Quantum simulation of thermodynamics in an integrated quantum photonic processor.

Nature communications 14:1 (2023) 3895

Authors:

FHB Somhorst, R van der Meer, M Correa Anguita, R Schadow, HJ Snijders, M de Goede, B Kassenberg, P Venderbosch, C Taballione, JP Epping, HH van den Vlekkert, J Timmerhuis, JFF Bulmer, J Lugani, IA Walmsley, PWH Pinkse, J Eisert, N Walk, JJ Renema

Abstract:

One of the core questions of quantum physics is how to reconcile the unitary evolution of quantum states, which is information-preserving and time-reversible, with evolution following the second law of thermodynamics, which, in general, is neither. The resolution to this paradox is to recognize that global unitary evolution of a multi-partite quantum state causes the state of local subsystems to evolve towards maximum-entropy states.

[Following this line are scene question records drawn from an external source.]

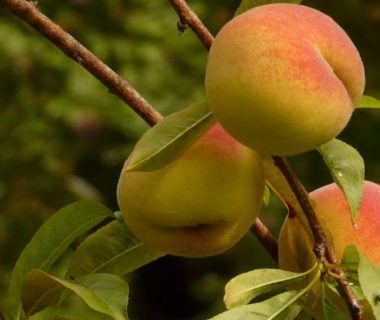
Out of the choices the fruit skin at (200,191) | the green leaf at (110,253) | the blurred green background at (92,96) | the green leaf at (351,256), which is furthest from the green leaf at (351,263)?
→ the blurred green background at (92,96)

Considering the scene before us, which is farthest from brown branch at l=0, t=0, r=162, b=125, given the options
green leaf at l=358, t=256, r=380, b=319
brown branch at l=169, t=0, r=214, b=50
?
green leaf at l=358, t=256, r=380, b=319

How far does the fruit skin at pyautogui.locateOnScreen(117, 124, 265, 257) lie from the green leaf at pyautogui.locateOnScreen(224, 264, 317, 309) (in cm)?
6

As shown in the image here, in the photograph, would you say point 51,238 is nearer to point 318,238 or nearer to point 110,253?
point 110,253

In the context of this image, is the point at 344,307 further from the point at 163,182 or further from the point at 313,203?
the point at 163,182

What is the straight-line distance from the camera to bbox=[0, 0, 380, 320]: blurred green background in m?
3.03

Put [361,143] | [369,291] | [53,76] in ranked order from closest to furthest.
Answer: [369,291] < [361,143] < [53,76]

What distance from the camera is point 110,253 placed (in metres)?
1.29

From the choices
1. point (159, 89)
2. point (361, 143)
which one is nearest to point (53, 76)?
point (159, 89)

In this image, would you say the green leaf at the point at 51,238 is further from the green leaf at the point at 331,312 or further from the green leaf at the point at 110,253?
the green leaf at the point at 331,312

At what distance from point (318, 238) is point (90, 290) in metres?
0.25

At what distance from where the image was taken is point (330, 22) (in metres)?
1.08

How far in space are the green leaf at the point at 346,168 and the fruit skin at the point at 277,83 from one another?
97 millimetres

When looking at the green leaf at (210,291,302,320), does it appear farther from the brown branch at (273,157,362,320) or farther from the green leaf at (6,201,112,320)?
the green leaf at (6,201,112,320)

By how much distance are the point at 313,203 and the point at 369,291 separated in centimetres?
17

In this work, we experimentally demonstrate this effect in linear quantum optics by simultaneously showing the convergence of local quantum states to a generalized Gibbs ensemble constituting a maximum-entropy state under precisely controlled conditions, while introducing an efficient certification method to demonstrate that the state retains global purity. Our quantum states are manipulated by a programmable integrated quantum photonic processor, which simulates arbitrary non-interacting Hamiltonians, demonstrating the universality of this phenomenon. Our results show the potential of photonic devices for quantum simulations involving non-Gaussian states.